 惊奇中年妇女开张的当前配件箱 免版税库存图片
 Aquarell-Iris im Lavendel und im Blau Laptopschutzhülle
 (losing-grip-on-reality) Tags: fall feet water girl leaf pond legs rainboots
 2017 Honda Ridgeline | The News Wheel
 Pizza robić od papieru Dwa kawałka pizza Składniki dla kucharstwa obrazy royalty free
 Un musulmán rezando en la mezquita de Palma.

== == ==

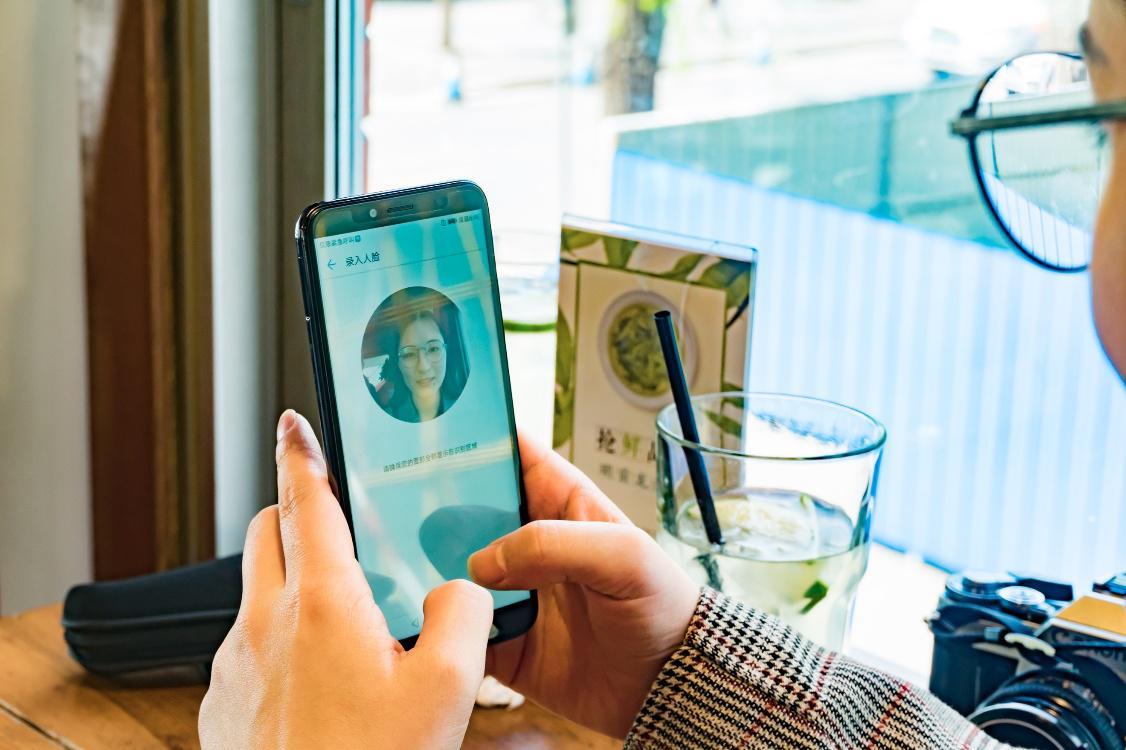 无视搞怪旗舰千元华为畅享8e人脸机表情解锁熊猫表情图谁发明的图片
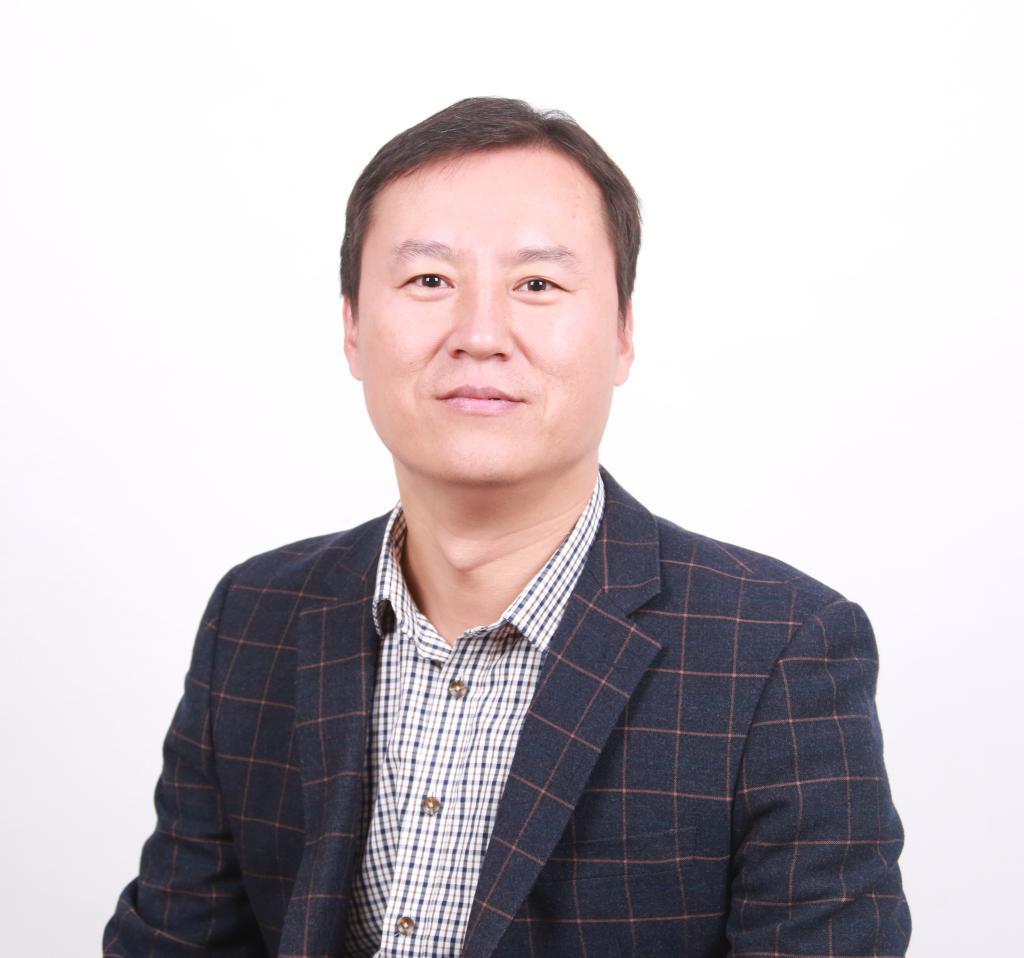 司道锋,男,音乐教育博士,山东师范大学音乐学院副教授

== == ==

-- EXERCISE --
Write down exactly the span of lines above from the one containing "2017 Honda Ridgeline | The News Wheel" to the one containing "Un musulmán rezando en la mezquita de Palma.", both ends included.

-- ANSWER TO THE EXERCISE --
 2017 Honda Ridgeline | The News Wheel
 Pizza robić od papieru Dwa kawałka pizza Składniki dla kucharstwa obrazy royalty free
 Un musulmán rezando en la mezquita de Palma.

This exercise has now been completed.